En lisant son oraison funèbre, Jean Baptiste Williams est revenu sur le parcours de l’homme. »Mamadou Aliou, brillant élève qu’il fut, à l’instar des mineurs de cette époque, après une formation au métier de l’enseignement, il accède au grade de moniteur puis instituteur. Affecté à Forecariah, dans les écoles primaires de Tatagui, Koutoumania et Fanyé. Coyah et Maneah seront ensuite ces deuxième et troisième postes d’affectation. C’est justement à Maneah, district situé à 46 km de Conakry qu’il va s’initier à la pratique du saxophone grâce à Honoré. En 61, la quezaine artistique nationale commence à prendre corps, l’artiste enseignant Mamadou Barry profite des vacances pour rejoindre Conakry et porter main-forte à la troupe du quartier Sans-fil et celle de la section arrondissement où il est invité d’intégrer le Gbassikolo Jazz orchestre dirigé par Pierre Lopis. Impressionné par ses talents de saxophoniste, le burreau fédéral de Conakry 1 décide de le recruter dans le Kaloum Star, âgé de 24 ans. Les rênes de l’orchestre fédéral lui seront confiées en 1967. Il met alors sa jeunesse, sa fraîcheur et tout son talent au service de l’orchestre de la presqu’île où il est rejoint par les jeunes lycéens pétris de talent. Bien sûr que sous sa houlette, plusieurs artistes musiciens vont grossir le nom du Kaloum Star. Le Kaloum Star sous sa direction, a été acclamé en Guinée mille et une fois, invité et apprécié en Sierra Léone, en Guinée-Bissau, au Cap-Vert, etc.

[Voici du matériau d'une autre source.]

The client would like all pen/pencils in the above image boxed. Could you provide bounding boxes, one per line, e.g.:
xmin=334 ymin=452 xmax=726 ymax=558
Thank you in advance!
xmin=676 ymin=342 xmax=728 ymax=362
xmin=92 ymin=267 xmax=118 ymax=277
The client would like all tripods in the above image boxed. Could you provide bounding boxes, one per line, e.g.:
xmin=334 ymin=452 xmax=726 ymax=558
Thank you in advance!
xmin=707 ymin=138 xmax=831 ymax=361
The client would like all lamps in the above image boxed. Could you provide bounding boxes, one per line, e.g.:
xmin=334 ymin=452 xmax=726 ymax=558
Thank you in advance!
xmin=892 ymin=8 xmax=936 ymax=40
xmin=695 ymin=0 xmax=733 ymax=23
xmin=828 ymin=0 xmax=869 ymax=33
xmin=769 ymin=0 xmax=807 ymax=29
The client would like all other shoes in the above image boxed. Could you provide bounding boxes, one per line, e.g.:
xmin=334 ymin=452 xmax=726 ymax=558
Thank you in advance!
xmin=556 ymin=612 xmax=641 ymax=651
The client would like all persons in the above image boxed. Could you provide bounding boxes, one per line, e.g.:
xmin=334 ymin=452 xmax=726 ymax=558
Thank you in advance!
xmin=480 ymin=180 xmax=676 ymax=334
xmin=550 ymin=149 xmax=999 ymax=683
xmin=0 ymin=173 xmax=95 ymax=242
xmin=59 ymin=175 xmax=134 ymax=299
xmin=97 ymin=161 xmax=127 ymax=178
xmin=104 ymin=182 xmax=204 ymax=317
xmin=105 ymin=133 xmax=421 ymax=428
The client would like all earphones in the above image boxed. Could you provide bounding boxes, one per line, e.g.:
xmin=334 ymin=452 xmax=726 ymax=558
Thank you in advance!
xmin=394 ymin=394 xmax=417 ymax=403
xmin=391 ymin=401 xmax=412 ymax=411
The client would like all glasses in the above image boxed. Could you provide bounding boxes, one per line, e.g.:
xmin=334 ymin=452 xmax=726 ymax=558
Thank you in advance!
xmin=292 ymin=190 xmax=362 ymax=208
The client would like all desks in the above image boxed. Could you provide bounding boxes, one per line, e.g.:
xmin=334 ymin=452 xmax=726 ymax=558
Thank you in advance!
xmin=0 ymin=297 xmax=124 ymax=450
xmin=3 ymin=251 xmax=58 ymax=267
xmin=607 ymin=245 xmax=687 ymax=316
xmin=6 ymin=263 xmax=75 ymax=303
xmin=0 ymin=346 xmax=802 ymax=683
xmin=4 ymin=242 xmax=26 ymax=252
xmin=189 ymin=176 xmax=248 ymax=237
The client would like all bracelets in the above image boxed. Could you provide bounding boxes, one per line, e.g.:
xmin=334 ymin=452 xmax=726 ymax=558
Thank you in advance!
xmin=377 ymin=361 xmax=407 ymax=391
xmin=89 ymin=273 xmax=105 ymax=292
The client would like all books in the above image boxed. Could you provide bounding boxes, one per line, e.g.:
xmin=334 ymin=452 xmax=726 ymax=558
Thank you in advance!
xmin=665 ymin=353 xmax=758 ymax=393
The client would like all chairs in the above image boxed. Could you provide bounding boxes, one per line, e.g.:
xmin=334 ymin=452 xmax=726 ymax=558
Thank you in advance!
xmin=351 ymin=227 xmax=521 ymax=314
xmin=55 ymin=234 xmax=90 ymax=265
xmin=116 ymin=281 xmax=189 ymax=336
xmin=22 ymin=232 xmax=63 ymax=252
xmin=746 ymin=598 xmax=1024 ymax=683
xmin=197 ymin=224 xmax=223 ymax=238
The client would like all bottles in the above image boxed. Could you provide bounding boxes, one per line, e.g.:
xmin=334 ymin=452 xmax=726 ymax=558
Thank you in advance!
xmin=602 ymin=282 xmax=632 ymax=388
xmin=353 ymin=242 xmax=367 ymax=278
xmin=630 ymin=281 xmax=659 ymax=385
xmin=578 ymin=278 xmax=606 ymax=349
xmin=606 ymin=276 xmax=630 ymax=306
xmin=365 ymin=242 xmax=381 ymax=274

En 1984, il parfait sa formation en théorie musicale à Conakry avec un Nord Coréen. Un arrêté du ministère de l’Information et de la Culture en date du 21 mai 1998 nomme Maître Barry au rang de chef d’orchestre national. Le diplôme de mérite culturel est la distinction qu’il va décrocher. En 2019, il est fait officier de l’ordre national du mérite, en 2011 prix Sekou Bembenya de la musique à la 13ème édition du festival de Jazz. Outre ce parcour élogieux, Mamadou Barry, sollicité plus que jamais, a apporté sa touche de Maestro et a piloté de multitudes albums des artistes guinéens… », a indiqué Jeannot Williams.

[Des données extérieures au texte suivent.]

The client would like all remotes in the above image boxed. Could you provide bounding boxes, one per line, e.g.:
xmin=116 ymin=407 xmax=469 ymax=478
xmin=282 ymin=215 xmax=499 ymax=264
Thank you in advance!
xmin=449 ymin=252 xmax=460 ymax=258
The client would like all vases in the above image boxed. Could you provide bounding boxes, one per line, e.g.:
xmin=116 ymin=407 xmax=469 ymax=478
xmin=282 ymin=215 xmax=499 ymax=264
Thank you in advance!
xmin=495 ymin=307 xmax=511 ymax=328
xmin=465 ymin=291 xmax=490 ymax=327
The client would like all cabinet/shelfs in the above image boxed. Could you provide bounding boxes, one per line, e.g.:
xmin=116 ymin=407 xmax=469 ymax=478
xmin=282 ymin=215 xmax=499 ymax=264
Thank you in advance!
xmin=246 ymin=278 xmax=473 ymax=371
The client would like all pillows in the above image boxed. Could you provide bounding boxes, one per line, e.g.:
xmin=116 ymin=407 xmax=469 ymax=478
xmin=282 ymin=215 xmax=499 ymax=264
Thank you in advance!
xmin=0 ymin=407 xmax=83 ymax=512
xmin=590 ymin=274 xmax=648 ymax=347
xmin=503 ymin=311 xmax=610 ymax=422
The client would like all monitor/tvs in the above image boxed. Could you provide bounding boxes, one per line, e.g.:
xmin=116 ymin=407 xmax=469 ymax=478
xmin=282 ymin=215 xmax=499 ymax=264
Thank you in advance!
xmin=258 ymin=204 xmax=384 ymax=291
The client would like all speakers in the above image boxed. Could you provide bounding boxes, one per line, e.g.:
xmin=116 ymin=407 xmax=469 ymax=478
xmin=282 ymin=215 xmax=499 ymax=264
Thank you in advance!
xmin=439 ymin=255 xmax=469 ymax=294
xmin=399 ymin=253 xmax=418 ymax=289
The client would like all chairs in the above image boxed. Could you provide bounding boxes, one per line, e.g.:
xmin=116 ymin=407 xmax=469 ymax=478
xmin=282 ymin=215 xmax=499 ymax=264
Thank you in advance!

Dans son témoignage, Fodéba Isto Keïra a d’abord souligné que Maître Barry fut un de ses enseignants au primaire. Il a demandé à la famille du défunt d’être fière de lui. Avant d’interpeller le ministère de la Culture et celui de l’Enseignement supérieur et de la scientifique « de faire en sorte que une politique puisse être mise en place au niveau de l’Institut supérieur des arts de Dubreka pour qu’on commence à former au niveau de la section musique, les jeunes musiciens à ces instruments à vent, le saxo, la trompette, le trombone. Ce sont des instruments qui tendent à disparaître. Donc merci à tout le monde . », a t-il demandé.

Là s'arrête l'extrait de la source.